我在使用单热编码时遇到问题

Question

我正在对足球数据集使用逻辑回归，但似乎当我尝试对主队名称和客队名称进行单热编码时，它使模型具有 100% 的准确性，即使在执行 train_test_split 我仍然得到 100。我做错了什么？

from sklearn.linear_model 
import LogisticRegression
from sklearn.model_selection  import train_test_split
from sklearn.metrics import accuracy_score, precision_score, recall_score, f1_score
from sklearn.preprocessing import OneHotEncoder
import pandas as pd
import numpy as np
df = pd.read_csv("FIN.csv")
df['Date'] = pd.to_datetime(df["Date"])
df = df[(df["Date"] > '2020/04/01')]
df['BTTS'] = np.where((df.HG > 0) & (df.AG > 0), 1, 0)
#print(df.to_string())
df.dropna(inplace=True)
x = df[['Home', 'Away', 'Res', 'HG', 'AG', 'PH', 'PD', 'PA', 'MaxH', 'MaxD', 'MaxA', 'AvgH', 'AvgD', 'AvgA']].values
y = df['BTTS'].values

np.set_printoptions(threshold=np.inf)
model = LogisticRegression()
ohe = OneHotEncoder(categories=[df.Home, df.Away, df.Res], sparse=False)
x = ohe.fit_transform(x)
print(x)
model.fit(x, y)
print(model.score(x, y))
x_train, x_test, y_train, y_test = train_test_split(x, y, shuffle=False)
model.fit(x_train, y_train)
print(model.score(x_test, y_test))
y_pred = model.predict(x_test)
print("accuracy:", 
accuracy_score(y_test, y_pred))
print("precision:", precision_score(y_test, y_pred))
print("recall:", recall_score(y_test, y_pred))
print("f1 score:", f1_score(y_test, y_pred))

Answer 1

过拟合就是你的训练准确率很高，而测试准确率很低的情况。这意味着它“过度拟合”，因为它本质上只是了解训练的结果，但不能很好地适应新的、看不见的数据。
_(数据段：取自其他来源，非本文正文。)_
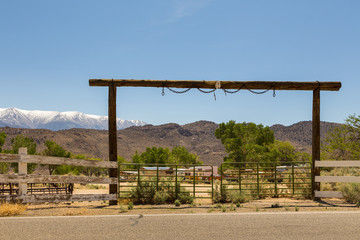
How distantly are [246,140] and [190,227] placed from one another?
7463 centimetres

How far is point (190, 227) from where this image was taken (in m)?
8.06

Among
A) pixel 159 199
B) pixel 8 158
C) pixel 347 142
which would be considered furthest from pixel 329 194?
pixel 347 142

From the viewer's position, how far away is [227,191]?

你获得 100% 准确率的原因正是我在评论中所说的，存在（没有更好的术语）数据泄漏。您实际上是在允许您的模型“作弊”。您的目标变量 y（即 'BTTS'）是由数据设计的特征。它源自 'HG' 和 'AG'，因此与您的目标高度 (100%) correlated/associated。当 'HG' 和 'AG' 都大于 1 时，您将 'BTTS' 定义为 1。然后您将这两列包含在训练数据中。所以模型简单地拾取了那个明显的关联（即，当主场进球为 1 个或更多，客场进球为 1 个或更多 -> 两支球队都得分）。

一旦模型看到这 2 个值大于 0，它就预测 1，如果其中一个值是 0，它就预测 0。

从 x（特征）中删除 'HG' 和“AG”。

一旦我们删除了这两列，您将在此处看到更真实的表现（虽然很差 - 比掷硬币略好）：

1.0
0.5625
accuracy: 0.5625
precision: 0.6666666666666666
recall: 0.4444444444444444
f1 score: 0.5333333333333333

使用混淆矩阵：

from sklearn.metrics import confusion_matrix
labels = labels = np.unique(y).tolist()
cf_matrixGNB = confusion_matrix(y_test, y_pred, labels=labels)


import seaborn as sns
import matplotlib.pyplot as plt

ax = sns.heatmap(cf_matrixGNB, annot=True, 
             cmap='Blues')

ax.set_title('Confusion Matrix\n');
ax.set_xlabel('\nPredicted Values')
ax.set_ylabel('Actual Values ');
ax.xaxis.set_ticklabels(labels)
ax.yaxis.set_ticklabels(labels)

plt.show()

另一种选择是计算 'Total_Goals' 的字段，然后查看它是否可以对此进行预测。显然，它在显而易见的方面也有一点帮助（如果 'Total_Goals' 为 0 或 1，则 'BTTS' 将为 0。）。但是，如果 'Total_Goals' 为 2 或更多，则如果其中一个团队被拒之门外，它将不得不依靠其他功能来尝试计算。

这是这个例子：

from sklearn.linear_model import LogisticRegression
from sklearn.model_selection  import train_test_split
from sklearn.metrics import accuracy_score, precision_score, recall_score, f1_score
from sklearn.preprocessing import OneHotEncoder
import pandas as pd
import numpy as np


df = pd.read_csv("FIN.csv")
df['Date'] = pd.to_datetime(df["Date"])
df = df[(df["Date"] > '2020/04/01')]
df['BTTS'] = np.where((df.HG > 0) & (df.AG > 0), 1, 0)
#print(df.to_string())
df.dropna(inplace=True)
df['Total_Goals'] = df['HG'] + df['AG']

x = df[['Home', 'Away', 'Res', 'Total_Goals', 'PH', 'PD', 'PA', 'MaxH', 'MaxD', 'MaxA', 'AvgH', 'AvgD', 'AvgA']].values
y = df['BTTS'].values

np.set_printoptions(threshold=np.inf)
model = LogisticRegression()

ohe = OneHotEncoder(sparse=False)
x = ohe.fit_transform(x)
#print(x)
model.fit(x, y)
print(model.score(x, y))
x_train, x_test, y_train, y_test = train_test_split(x, y, shuffle=False)
model.fit(x_train, y_train)
print(model.score(x_test, y_test))
y_pred = model.predict(x_test)
print("accuracy:", 
accuracy_score(y_test, y_pred))
print("precision:", precision_score(y_test, y_pred))
print("recall:", recall_score(y_test, y_pred))
print("f1 score:", f1_score(y_test, y_pred))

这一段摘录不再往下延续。